Mazeworld environment is a **gym** like environment where you need to call ```reset()``` to initiate the enviroment. Use ```step(action)``` to iterate one step with the given action. States in Mazeworld are the position of the player (x, y). There are 4 possible actions:
- Up: 0
- Down: 1
- Right: 3
- Left: 2

In order to render the environment, you need to call ```init_render()``` to initiate renderer. We use ipycanvas to render the board.

Note that the maximum time length is 200 steps.

In [None]:
from rl_hw1.env import MazeWorld
import time

worldmap = [
     "#######",
     "#    @#",
     "#     #",
     "#     #",
     "#     #",
     "#P    #",
     "#######"]

env = MazeWorld(worldmap=worldmap, cell_size=40)
env.reset()

Let's define a policy so that we can calculate returns and values.
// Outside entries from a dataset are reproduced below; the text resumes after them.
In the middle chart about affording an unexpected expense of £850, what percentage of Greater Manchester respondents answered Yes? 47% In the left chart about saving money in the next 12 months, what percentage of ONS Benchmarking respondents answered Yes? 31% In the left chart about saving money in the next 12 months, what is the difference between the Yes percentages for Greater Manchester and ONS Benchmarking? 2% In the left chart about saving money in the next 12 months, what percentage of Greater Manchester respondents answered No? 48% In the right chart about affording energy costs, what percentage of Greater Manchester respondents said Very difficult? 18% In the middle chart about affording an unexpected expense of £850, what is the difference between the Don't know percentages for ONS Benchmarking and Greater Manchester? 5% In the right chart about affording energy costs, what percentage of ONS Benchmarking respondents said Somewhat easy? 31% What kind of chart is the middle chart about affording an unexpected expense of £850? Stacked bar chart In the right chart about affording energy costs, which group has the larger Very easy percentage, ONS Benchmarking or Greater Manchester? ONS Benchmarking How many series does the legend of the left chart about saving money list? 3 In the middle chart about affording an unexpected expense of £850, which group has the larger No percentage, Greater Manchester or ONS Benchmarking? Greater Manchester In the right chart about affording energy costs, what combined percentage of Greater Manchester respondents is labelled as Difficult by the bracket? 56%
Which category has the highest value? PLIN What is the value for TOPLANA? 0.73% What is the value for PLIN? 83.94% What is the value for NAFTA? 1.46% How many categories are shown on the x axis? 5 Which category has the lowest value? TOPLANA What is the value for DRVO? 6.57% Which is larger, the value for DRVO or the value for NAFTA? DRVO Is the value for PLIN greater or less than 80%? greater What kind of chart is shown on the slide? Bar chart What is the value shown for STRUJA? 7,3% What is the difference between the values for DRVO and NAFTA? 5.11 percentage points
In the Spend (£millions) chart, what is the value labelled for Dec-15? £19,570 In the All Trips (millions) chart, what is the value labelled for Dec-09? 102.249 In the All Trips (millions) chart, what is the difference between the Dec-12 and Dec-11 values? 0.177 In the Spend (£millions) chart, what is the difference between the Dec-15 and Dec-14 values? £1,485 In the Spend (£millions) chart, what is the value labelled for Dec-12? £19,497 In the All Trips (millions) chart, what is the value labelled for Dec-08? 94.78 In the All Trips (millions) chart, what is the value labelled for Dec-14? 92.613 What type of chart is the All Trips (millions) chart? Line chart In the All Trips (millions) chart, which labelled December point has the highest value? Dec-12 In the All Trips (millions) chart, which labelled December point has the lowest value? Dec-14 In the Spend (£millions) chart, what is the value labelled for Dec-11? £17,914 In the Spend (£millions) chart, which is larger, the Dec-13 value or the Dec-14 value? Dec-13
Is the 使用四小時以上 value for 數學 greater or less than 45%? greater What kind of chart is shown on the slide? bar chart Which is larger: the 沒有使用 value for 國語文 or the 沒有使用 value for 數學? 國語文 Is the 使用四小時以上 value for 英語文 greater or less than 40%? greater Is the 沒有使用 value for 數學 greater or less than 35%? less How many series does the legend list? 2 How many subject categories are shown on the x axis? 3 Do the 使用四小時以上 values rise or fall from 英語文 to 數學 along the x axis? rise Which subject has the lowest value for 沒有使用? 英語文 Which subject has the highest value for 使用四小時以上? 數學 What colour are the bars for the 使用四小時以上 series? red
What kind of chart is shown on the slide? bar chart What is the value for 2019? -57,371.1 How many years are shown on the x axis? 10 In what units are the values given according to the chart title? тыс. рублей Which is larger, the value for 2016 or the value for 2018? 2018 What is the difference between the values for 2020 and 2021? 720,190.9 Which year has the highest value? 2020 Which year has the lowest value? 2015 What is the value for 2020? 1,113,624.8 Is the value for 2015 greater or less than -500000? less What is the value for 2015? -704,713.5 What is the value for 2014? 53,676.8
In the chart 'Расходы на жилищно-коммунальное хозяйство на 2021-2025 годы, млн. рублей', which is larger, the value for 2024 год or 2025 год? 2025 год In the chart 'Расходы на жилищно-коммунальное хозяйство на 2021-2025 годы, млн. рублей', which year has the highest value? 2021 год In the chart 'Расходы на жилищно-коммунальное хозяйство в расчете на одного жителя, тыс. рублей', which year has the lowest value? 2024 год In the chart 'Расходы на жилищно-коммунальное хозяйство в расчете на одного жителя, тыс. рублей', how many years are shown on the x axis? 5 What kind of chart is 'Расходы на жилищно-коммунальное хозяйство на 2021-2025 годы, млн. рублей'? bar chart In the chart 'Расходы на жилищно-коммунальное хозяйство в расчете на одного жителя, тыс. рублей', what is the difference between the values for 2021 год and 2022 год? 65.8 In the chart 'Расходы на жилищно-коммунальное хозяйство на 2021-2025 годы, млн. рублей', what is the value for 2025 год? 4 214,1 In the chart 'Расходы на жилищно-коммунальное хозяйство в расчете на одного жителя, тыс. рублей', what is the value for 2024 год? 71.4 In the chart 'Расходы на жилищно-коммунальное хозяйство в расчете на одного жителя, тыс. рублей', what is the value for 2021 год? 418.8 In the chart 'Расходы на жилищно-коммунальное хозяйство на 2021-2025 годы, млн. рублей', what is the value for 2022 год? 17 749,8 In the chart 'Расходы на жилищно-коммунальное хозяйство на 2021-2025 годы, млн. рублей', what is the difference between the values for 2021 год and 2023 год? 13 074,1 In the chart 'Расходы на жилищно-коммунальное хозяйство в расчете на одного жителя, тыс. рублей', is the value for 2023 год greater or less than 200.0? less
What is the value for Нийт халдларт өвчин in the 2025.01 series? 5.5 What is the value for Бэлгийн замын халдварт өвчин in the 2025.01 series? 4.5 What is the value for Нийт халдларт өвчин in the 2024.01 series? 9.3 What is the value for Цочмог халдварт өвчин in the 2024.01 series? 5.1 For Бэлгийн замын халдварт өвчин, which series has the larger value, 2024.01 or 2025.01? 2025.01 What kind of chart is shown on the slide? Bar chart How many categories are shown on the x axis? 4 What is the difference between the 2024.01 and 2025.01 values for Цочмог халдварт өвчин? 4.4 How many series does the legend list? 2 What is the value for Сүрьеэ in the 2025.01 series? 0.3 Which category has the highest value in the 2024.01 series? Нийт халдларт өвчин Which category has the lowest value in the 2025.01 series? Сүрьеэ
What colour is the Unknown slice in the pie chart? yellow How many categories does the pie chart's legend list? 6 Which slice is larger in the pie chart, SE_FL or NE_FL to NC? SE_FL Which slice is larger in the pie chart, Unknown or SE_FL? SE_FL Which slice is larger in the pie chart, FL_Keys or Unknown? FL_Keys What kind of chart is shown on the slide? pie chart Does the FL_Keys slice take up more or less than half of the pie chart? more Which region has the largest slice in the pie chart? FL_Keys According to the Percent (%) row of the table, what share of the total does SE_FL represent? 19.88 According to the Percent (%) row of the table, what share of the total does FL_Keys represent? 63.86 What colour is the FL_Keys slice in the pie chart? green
**Question 8)** First, run the cells below. Then, change the dumb policy so that it can reach the goal. You do not need to use sophisticated methods, just tweak the policy function.

In [None]:
dumb_policy = lambda x, y: 0
env.init_render()

In [None]:
state = env.reset()
done = False
step_count = 0
while not done and step_count < 20:
    action = dumb_policy(*state)
    state, reward, done, info = env.step(action)
    time.sleep(0.1)
    step_count += 1
    env.render()

This is just a single example of the environments. They all have similar structure, ```step```, ```reset``` and ```render```.